The trajectories of Adam Lallana, Jordan Henderson and, to a slightly lesser extent, Roberto Firmino – all treading water at the time of his appointment – have been the most eye-catching, though it's worth noting how the capabilities of Sadio Mane, Georginio Wijnaldum and Joel Matip all took a steep upturn immediately after joining.
Progress on a budget
In Klopp’s first summer transfer window, a year ago, Liverpool spent less than half of what each of the Manchester clubs did, £50m less than Chelsea and only £2m more than Leicester.

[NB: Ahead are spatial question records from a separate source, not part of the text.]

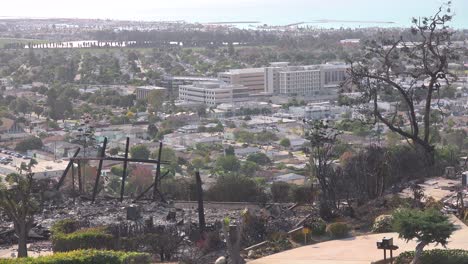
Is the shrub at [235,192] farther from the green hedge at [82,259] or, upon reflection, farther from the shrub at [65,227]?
the green hedge at [82,259]

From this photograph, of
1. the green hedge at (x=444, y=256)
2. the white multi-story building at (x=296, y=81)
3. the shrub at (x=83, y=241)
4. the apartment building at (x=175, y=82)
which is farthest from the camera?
the white multi-story building at (x=296, y=81)

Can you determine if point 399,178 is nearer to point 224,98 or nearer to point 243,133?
point 243,133

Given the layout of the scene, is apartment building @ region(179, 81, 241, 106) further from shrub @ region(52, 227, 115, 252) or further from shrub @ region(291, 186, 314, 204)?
shrub @ region(52, 227, 115, 252)

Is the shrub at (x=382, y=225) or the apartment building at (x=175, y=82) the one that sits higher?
the shrub at (x=382, y=225)

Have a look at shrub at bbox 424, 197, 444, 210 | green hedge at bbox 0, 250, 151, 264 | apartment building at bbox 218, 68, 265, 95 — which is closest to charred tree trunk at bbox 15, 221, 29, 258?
green hedge at bbox 0, 250, 151, 264

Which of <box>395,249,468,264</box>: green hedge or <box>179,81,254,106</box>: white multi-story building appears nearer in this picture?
<box>395,249,468,264</box>: green hedge

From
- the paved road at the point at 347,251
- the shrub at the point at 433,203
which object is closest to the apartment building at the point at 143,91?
the shrub at the point at 433,203

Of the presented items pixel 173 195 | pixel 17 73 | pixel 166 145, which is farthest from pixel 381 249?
pixel 17 73
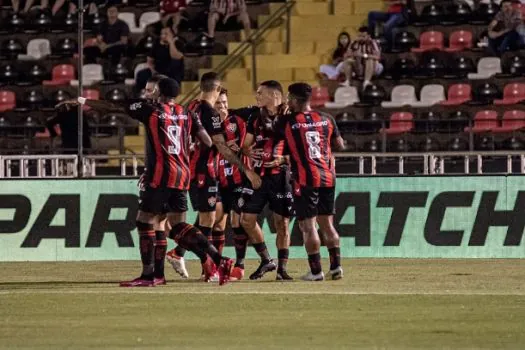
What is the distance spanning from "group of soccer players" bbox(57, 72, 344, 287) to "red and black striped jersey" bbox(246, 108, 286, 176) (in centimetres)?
1

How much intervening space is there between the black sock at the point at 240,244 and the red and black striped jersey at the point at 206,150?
73 cm

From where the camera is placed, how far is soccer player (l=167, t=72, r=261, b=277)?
16688 millimetres

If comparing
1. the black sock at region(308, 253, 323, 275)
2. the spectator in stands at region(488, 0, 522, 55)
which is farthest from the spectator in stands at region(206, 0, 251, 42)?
the black sock at region(308, 253, 323, 275)

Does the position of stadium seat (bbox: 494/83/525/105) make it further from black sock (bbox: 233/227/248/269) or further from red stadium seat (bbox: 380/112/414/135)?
black sock (bbox: 233/227/248/269)

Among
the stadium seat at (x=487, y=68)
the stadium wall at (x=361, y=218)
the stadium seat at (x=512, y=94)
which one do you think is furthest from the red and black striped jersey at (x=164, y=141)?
the stadium seat at (x=487, y=68)

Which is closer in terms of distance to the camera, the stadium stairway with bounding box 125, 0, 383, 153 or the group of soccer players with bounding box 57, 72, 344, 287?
the group of soccer players with bounding box 57, 72, 344, 287

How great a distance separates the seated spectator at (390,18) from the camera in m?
29.0

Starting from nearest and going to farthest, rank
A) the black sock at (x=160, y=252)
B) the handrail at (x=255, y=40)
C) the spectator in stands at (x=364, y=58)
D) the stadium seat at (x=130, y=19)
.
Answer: the black sock at (x=160, y=252) < the spectator in stands at (x=364, y=58) < the handrail at (x=255, y=40) < the stadium seat at (x=130, y=19)

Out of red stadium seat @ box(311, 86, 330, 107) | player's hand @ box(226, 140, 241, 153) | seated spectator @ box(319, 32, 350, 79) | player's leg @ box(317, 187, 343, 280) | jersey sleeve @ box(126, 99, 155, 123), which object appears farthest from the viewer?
seated spectator @ box(319, 32, 350, 79)

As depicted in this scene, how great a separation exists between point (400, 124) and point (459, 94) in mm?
1532

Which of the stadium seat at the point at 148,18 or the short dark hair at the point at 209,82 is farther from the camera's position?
the stadium seat at the point at 148,18

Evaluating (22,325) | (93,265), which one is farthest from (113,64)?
(22,325)

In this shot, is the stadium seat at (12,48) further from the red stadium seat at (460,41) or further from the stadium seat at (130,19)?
the red stadium seat at (460,41)

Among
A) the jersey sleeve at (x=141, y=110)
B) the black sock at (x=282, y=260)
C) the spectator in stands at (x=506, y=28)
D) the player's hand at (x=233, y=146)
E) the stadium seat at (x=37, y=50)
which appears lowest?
the black sock at (x=282, y=260)
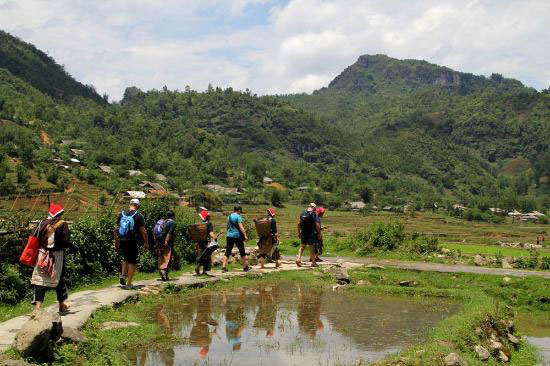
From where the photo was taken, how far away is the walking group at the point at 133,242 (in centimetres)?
1049

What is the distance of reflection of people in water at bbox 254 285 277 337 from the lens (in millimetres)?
11232

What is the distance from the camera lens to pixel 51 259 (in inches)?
415

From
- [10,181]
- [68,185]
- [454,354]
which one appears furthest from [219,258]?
[68,185]

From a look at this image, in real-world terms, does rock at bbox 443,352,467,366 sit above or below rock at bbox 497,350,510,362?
above

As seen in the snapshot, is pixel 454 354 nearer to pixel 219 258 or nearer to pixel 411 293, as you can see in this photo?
pixel 411 293

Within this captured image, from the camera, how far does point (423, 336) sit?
10.7 meters

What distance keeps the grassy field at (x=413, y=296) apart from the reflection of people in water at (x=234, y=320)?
3.19ft

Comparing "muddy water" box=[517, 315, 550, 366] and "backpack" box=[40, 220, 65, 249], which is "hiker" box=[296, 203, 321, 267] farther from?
"backpack" box=[40, 220, 65, 249]

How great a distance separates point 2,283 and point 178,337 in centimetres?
435

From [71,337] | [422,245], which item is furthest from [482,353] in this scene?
[422,245]

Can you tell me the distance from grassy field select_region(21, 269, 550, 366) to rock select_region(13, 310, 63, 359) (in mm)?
281

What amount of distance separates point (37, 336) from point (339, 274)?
36.4 ft

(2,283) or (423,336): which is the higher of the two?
(2,283)

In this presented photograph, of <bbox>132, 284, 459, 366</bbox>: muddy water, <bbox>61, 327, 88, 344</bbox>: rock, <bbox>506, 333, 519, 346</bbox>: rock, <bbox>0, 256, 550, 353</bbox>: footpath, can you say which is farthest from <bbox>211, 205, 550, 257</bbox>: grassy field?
<bbox>61, 327, 88, 344</bbox>: rock
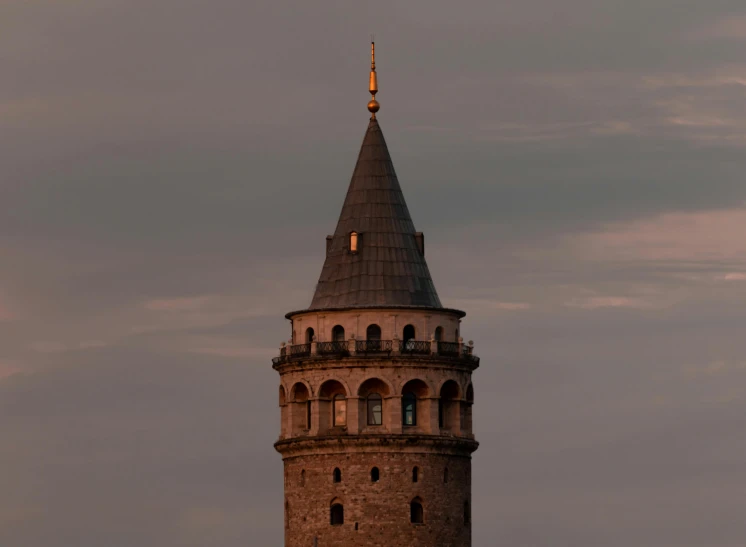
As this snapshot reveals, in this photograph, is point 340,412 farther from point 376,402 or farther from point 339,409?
point 376,402

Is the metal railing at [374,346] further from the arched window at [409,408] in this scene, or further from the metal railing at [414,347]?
the arched window at [409,408]

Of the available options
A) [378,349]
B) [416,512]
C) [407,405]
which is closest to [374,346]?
[378,349]

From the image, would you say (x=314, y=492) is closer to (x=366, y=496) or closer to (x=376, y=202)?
(x=366, y=496)

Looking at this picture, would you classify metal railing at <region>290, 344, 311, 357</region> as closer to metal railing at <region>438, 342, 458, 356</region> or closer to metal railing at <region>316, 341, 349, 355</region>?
metal railing at <region>316, 341, 349, 355</region>

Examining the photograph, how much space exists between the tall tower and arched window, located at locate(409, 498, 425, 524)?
0.16 feet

They were one of three Premier League clubs to record a net profit, and their five signings had an average age of 24. In an age of rampant short-termism, Klopp preaches sustainability.
He has become so synonymous with pure personality – namely that guffawing, goofy enthusiasm – that it’s easily forgotten what a straightforwardly excellent manager he is
This tightly focused approach mirrors his Borussia Dortmund project, where his eye for potential was among the sharpest in Europe (Ivan Perisic, Ilkay Gundogan, Shinji Kagawa, Mats Hummels and Robert Lewandowski were all snapped up for under the £5m mark).

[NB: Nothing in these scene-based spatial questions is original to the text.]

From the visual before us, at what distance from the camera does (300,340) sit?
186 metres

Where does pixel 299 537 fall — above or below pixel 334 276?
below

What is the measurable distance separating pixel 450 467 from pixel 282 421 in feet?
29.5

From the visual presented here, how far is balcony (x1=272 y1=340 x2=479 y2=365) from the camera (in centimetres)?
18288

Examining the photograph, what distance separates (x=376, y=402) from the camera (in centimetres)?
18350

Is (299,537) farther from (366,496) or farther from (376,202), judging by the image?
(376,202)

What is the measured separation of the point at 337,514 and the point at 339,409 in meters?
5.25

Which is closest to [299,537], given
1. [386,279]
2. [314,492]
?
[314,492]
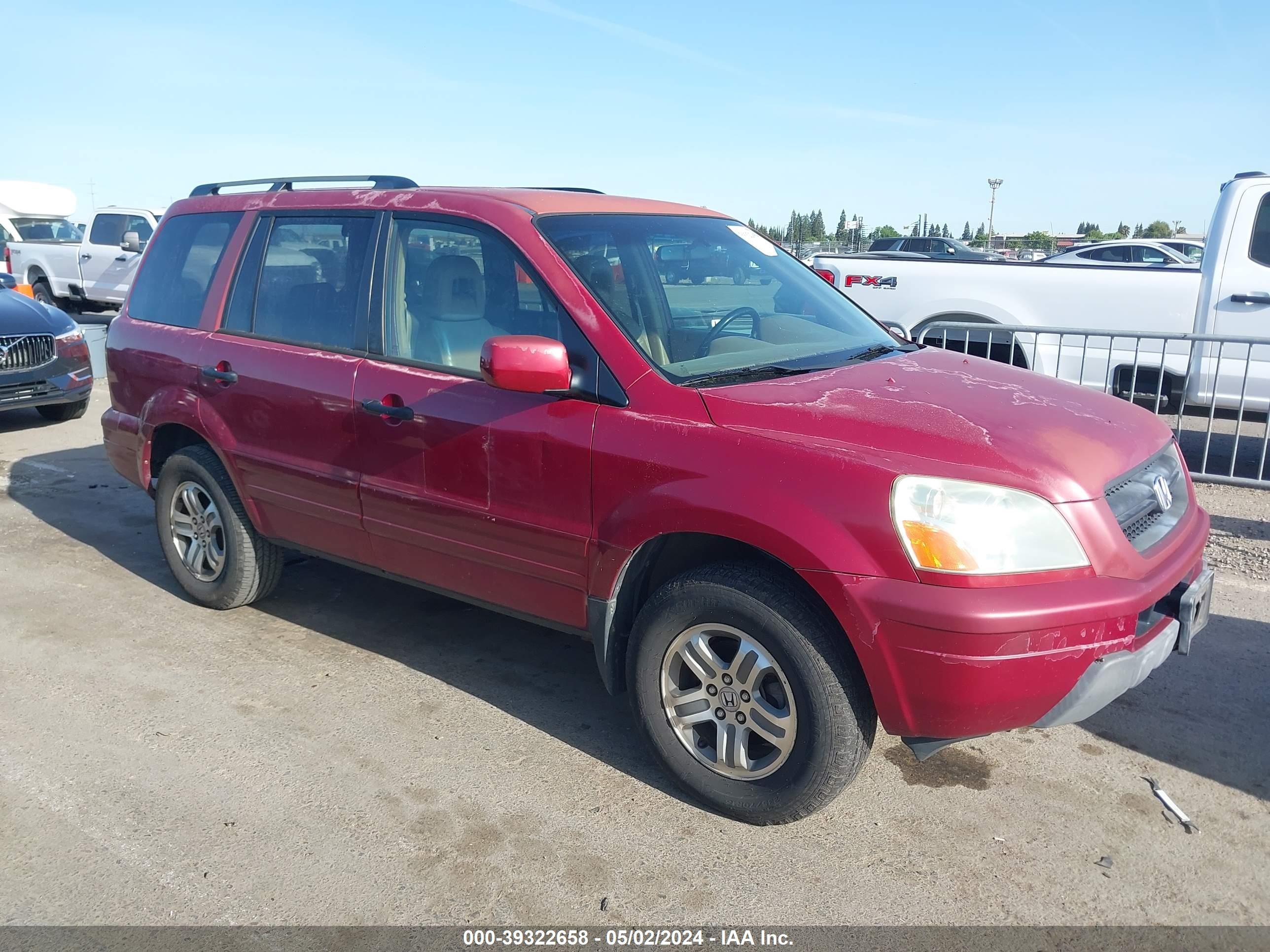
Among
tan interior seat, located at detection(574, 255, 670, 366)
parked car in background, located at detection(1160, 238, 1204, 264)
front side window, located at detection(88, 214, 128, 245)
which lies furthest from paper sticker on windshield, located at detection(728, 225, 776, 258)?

His ability to keep competitive with a certain rival club that made an annual traditional of cherry-picking Dortmund’s star player was little short of miraculous. Liverpool fans will hope his keenness to blood youth may see the emergence of a homegrown gem or two in the manner of Mario Gotze.
In light of the above, you could argue that Klopp is almost a victim of his own PR success: he has become so synonymous with pure personality – namely that guffawing, goofy enthusiasm – that it’s easily forgotten what a straightforwardly excellent manager he is.

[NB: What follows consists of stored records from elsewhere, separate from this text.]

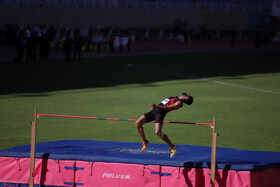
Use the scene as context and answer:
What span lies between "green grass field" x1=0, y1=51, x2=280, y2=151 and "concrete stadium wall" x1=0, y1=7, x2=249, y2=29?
51.3 ft

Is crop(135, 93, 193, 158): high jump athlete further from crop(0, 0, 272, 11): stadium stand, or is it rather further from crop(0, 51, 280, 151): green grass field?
crop(0, 0, 272, 11): stadium stand

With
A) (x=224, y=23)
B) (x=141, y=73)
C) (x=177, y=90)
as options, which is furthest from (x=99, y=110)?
(x=224, y=23)

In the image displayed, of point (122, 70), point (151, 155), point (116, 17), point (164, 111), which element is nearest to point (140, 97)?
point (122, 70)

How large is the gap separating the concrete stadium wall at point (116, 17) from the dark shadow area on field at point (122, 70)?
14.8 metres

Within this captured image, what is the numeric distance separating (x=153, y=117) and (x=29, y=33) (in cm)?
2845

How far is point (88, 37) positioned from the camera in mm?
51969

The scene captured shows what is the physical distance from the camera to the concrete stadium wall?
182 ft

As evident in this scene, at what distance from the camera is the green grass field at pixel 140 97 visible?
56.5 ft

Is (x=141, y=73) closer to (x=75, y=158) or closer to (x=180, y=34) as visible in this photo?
(x=75, y=158)

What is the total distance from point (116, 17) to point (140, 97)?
3962 centimetres

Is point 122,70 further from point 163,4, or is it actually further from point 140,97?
point 163,4

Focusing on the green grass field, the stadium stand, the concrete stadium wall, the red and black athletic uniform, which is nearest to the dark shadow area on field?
the green grass field

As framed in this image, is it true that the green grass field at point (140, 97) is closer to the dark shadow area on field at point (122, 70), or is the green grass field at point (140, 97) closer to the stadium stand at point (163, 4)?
the dark shadow area on field at point (122, 70)

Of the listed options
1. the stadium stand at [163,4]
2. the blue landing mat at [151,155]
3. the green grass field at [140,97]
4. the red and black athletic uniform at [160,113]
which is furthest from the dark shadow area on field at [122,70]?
the stadium stand at [163,4]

Yet that wouldn’t be entirely right, because it’s precisely that goofy enthusiasm which marks him out from the chasing pack. Yes, Klopp’s abilities as a tactician and a motivator are up there with the best of them, but he can also unite a fanbase in a way few of his peers are capable of.
From Yellow Wall to Reds
That much was evident in the deafening roar of the Yellow Wall of Dortmund’s Westfalenstadion, and – while the process is still ongoing on Merseyside – it’s evident in the way Anfield has been palpably enlivened since Klopp has entered the dugout.
A stadium that had spent two decades being sapped of its legendary rowdiness has, in a year-and-a-half under the German, experienced at least one all-time great European night, an expanded capacity and a more general dialling up of its decibels. It’s a process that will surely be accelerated by next season’s return to the Champions League.
Call it what you want – charisma, aura, va va voom, or simple likability – but the point is that Klopp has it. And in a profession where excuses, blame-shifting and Mean Girls-style bickering too often reign supreme, his sunny optimism is hugely refreshing.
Klopp’s determination to enjoy himself is a reminder of what we’re all in it for
Football – and football managers especially – is guilty of taking itself far too seriously at the best of times; Klopp’s determination to enjoy himself is a reminder of what we’re all in it for.
Room to improve yet
Klopp is not perfect. There remain doubts over his substitutions (or rather his lack of them; something that might be remedied by a fuller squad), and whether his ultra-intensive gengenpressing setup can be straightforwardly transplanted into English football without long-term wear and tear.
The way injuries decimated his squad in the second half of last season, and the way his side seemed to run out of gas just after the midway point, suggests there are tweaks to be made.
But as flaw go, these are mere afterthoughts. In purely managerial terms, it’s hard to argue against the idea that he is close to the complete package. But beyond the tactics, the team-talks and the tracksuits, Klopp’s most singular feature is that he seems to recognise football’s fundamental triviality – which makes him a far more important manager than most.